Отрывок из документа ->
Таганка: Личное дело одного театра - Леенсон Елена
Шрифт:
Интервал:
Закладка:
Разумеется, меня поразила не только малознакомая театральная манера. Я был весь вечер в каком-то не знакомом мне ранее остром нервном напряжении.
„Добрый человек из Сезуана“. Шуи Та — 3. Славина
„Добрый человек из Сезуана“. Шен Те — 3. Славина, Янг Сун — В. Высоцкий
Я знал, что такое эмоциональное и умственное напряжение „Трех сестер“ и „Горячего сердца“, „Гамлета“ и „Короля Лира“, но подобного качества напряжения мысли я еще не испытывал.
Это был спектакль одновременно философский, почти вульгарнотеатральный и эмоционально насыщенный.
Он был какой-то сказочный, что ли. Смесь иронической и патетической сказки или притчи, как об этом говорилось в начале спектакля.
Я читал самого Брехта и о нем. Видел „Берлинский ансамбль“, но, может быть, впервые до меня „дошел“ Брехт. И я уверен, что не только до меня.
Будучи студентом, я так увлекался Вахтанговым, всем, что написано о нем, или им о самом себе, о его творчестве и о театре. Но, может быть, в первый раз я представил себе современный вахтанговский спектакль.
Искусство должно воспитывать людей. Так вот, „Добрый человек“ меня воспитывал.
Он заставлял меня думать, он заставлял меня умнеть в процессе самого спектакля, он расширял мои познания в искусстве, заражал меня своей любовью к правде и ненавистью ко лжи, он приучал меня к всесторонней оценке сложных фактов, звал меня к добру и справедливости и восстанавливал против жестокости и зла.
А кроме всего прочего, он доставлял мне редкое эстетическое наслаждение»[38].

Задание 1 -> Переведите на английский язык предложение «Искусство должно воспитывать людей.» из отрывка о спектакле.

Список записей ->
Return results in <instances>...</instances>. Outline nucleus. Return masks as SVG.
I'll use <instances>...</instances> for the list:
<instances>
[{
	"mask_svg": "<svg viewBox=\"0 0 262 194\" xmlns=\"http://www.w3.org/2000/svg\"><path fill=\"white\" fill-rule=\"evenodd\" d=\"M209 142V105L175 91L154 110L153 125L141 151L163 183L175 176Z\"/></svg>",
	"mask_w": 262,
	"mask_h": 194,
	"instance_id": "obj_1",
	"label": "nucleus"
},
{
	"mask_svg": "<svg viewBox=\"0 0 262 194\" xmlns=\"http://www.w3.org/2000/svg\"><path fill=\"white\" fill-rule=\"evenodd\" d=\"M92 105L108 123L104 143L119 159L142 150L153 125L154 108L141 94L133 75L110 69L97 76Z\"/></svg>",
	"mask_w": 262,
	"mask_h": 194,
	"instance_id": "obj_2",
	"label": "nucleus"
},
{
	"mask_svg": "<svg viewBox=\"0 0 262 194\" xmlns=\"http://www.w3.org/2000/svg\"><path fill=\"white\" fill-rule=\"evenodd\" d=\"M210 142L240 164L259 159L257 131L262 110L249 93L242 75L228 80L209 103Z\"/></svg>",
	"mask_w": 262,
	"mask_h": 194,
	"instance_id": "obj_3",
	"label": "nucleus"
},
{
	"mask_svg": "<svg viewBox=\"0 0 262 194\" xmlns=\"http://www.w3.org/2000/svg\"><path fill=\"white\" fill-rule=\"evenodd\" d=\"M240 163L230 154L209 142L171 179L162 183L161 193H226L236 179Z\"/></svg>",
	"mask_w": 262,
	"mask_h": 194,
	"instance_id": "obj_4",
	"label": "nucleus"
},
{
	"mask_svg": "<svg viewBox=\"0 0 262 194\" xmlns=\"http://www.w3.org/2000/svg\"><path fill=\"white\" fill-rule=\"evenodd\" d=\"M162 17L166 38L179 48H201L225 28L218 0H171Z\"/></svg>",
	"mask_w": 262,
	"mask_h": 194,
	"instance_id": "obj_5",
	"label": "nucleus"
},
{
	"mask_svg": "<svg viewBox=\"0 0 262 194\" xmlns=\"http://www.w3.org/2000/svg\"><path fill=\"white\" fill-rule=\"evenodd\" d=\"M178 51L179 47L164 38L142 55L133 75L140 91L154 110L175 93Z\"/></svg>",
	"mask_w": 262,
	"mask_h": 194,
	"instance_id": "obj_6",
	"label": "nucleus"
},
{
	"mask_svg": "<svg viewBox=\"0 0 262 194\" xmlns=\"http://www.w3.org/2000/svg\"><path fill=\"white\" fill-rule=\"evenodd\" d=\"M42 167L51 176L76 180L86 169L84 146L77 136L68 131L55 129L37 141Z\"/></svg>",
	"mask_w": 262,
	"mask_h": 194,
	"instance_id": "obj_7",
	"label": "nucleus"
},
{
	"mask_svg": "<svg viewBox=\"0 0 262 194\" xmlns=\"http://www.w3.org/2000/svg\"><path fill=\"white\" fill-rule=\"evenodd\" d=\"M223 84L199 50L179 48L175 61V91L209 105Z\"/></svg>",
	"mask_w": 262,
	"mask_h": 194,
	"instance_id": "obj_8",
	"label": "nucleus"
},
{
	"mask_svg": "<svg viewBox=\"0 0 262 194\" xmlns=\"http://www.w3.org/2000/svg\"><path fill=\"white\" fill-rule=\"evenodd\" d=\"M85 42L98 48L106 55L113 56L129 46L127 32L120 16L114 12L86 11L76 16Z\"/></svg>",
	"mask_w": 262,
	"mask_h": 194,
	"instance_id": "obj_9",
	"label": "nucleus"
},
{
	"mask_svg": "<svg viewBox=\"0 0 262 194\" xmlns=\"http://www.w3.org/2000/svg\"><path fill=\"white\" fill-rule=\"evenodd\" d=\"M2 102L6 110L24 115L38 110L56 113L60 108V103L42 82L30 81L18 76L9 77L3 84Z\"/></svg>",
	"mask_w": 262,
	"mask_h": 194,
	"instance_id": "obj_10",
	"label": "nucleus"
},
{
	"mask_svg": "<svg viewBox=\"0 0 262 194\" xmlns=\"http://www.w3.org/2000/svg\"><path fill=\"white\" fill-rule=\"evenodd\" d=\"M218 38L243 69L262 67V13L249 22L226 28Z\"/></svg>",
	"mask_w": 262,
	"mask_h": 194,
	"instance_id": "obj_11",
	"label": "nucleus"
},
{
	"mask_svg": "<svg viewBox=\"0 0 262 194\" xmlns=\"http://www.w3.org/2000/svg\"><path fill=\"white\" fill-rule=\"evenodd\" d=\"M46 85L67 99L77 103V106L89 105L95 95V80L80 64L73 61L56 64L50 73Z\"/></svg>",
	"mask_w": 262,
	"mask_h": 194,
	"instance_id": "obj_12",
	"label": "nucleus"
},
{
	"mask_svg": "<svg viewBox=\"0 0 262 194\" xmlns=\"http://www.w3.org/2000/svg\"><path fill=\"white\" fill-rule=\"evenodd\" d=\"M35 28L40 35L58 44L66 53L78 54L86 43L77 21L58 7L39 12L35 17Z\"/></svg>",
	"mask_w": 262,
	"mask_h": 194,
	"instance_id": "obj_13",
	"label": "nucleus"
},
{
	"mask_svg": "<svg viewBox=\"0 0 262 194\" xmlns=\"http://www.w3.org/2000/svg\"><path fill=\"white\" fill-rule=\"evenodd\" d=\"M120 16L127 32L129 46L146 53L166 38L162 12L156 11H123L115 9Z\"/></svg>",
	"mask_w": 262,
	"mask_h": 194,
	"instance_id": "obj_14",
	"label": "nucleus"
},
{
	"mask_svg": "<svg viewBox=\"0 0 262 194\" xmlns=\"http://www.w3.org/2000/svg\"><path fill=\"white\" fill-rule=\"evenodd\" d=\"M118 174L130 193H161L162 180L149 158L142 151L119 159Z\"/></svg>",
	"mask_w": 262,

Задание 2 -> Найдите в записях все строки со словом «instances» и выпишите их. Большие и маленькие буквы различаются.

Ответ 1 -> Art should educate people.

Ответ 2 ->
Return results in <instances>...</instances>. Outline nucleus. Return masks as SVG.
I'll use <instances>...</instances> for the list:
<instances>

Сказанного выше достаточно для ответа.